This article is coming directly from Google’s Help for Publishers: Tips for Successful Crawling, but I’m adding some emphasis on the points I think people often overlook.
Tips for Successful Crawling
Below are listed common crawling issues related to the article body that Googlebot extracts from the HTML page. You can also find some tips on to help our crawler find your content and include it in Google News.
- If the article body appears to be too long to be a news article, our crawler may not recognize it as an article. This may happen with news articles that contain user-contributed comments below the article, or HTML layouts that contain other material besides the news article itself.
- If the article body appears not to contain punctuated sequences of contiguous words, we won’t be able to include it in Google News. Make sure that the text of your articles is made up of sentences, and that you don’t use frequent
tags within your paragraphs. - If the article body appears to consist of isolated sentences not grouped together into paragraphs, we won’t be able to crawl it. Try formatting your articles into text paragraphs of a few sentences each.

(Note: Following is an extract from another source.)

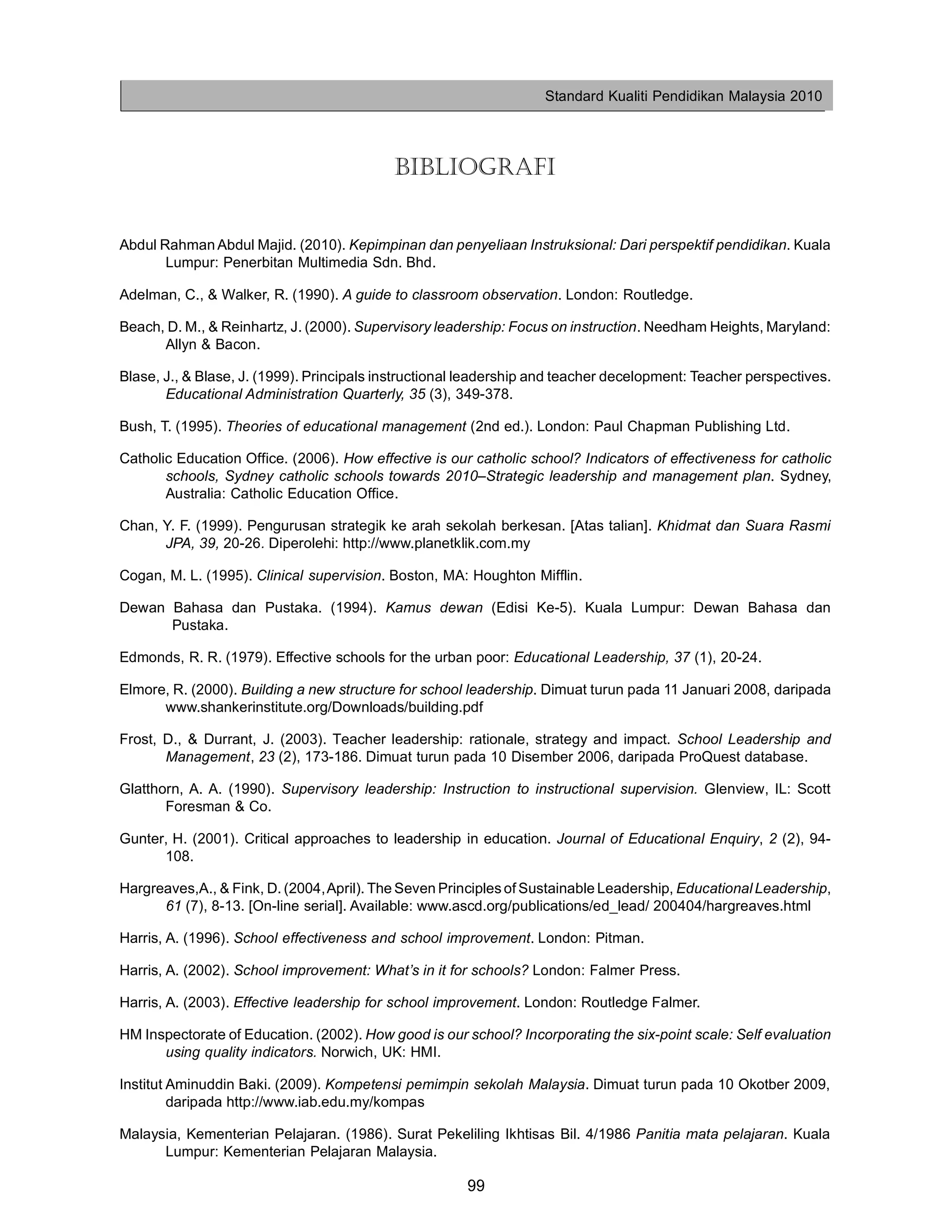Standard Kualiti Pendidikan Malaysia 2010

- If the article body constitutes a relatively small fraction of the text on the overall page, we won’t be able to include it in our News index. Consider removing some of the non-article text on the page.
- If the article body appears to contain too few words to be a news article, we won’t be able to include it. This applies to most links that would lead to news briefs or bulletins, rather than full news articles.

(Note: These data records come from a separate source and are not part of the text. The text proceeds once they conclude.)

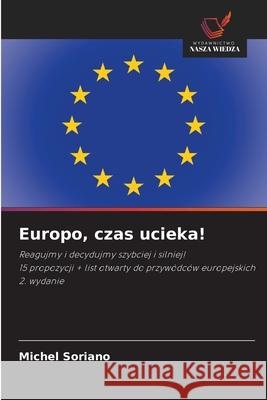 Europo, czas ucieka! Soriano, Michel 9786208854324 Wydawnictwo Nasza Wiedza - książka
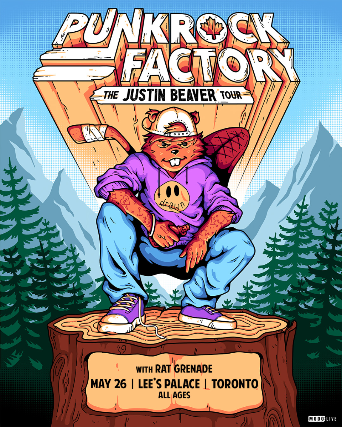 Punk Rock Factory - The Justin Beaver Tour w/ Rat Grenade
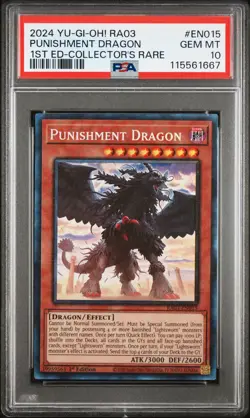 2024 Yu-Gi-Oh Punishment Dragon RA03-EN015 Collector’s Rare PSA 10 (Aug 25) - Image 1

- If the article body appears to be empty, we won’t be able to crawl it. Make sure that the full text of each of your articles is available in the source code of your article pages (and not embedded in a JavaScript file, for example).
- If the article body is prevented from being crawled by a robots.txt file or a robots meta tag, Googlebot won’t be able to access your article. Try removing the “noindex” meta tag or checking that your robots.txt file allows “User-agent: Googlebot” access to the file where your news articles are stored.
Below you can find common crawling issues related to the article title that Googlebot extracts from the HTML page. We also offer you some tips on how to help our crawler find your content and include it in Google News.
- If the title suggests that the article isn’t news-related (for example, “Terms of Service”), we won’t be able to include it in Google News.
- If the title doesn’t appear in other parts of the page, we may not be able to crawl it. To fix this problem you can try this:
- Set the < title > tag on the HTML page to the title of the article.
- Make sure the article title is displayed prominently above the text of the article, such as between < h1 > tags, and that no part of it is a hyperlink. br>
- Ensure that the title is not too long or too short. Currently, the title needs to be between two and 22 words.
If our crawler has trouble finding an article’s date, we may not be able to include it in Google News Below are some tips for displaying the date correctly in your article HTML.
- If we were unable to determine the publication date of the article, we won’t be able to include it in our News index. Try placing a clear date and time for each of your articles in between the article’s title and the article’s text in a separate line of HTML. This should help our crawler correctly identify the publication date for your article.
- If the date that we determined for this article is more than three days old, our crawler will think the article is too old to be considered news content and won’t include it in Google News. If you suspect this is happening for your new articles, try placing a clear date and time for each of your articles in between the article’s title and the article’s text in a separate line of HTML.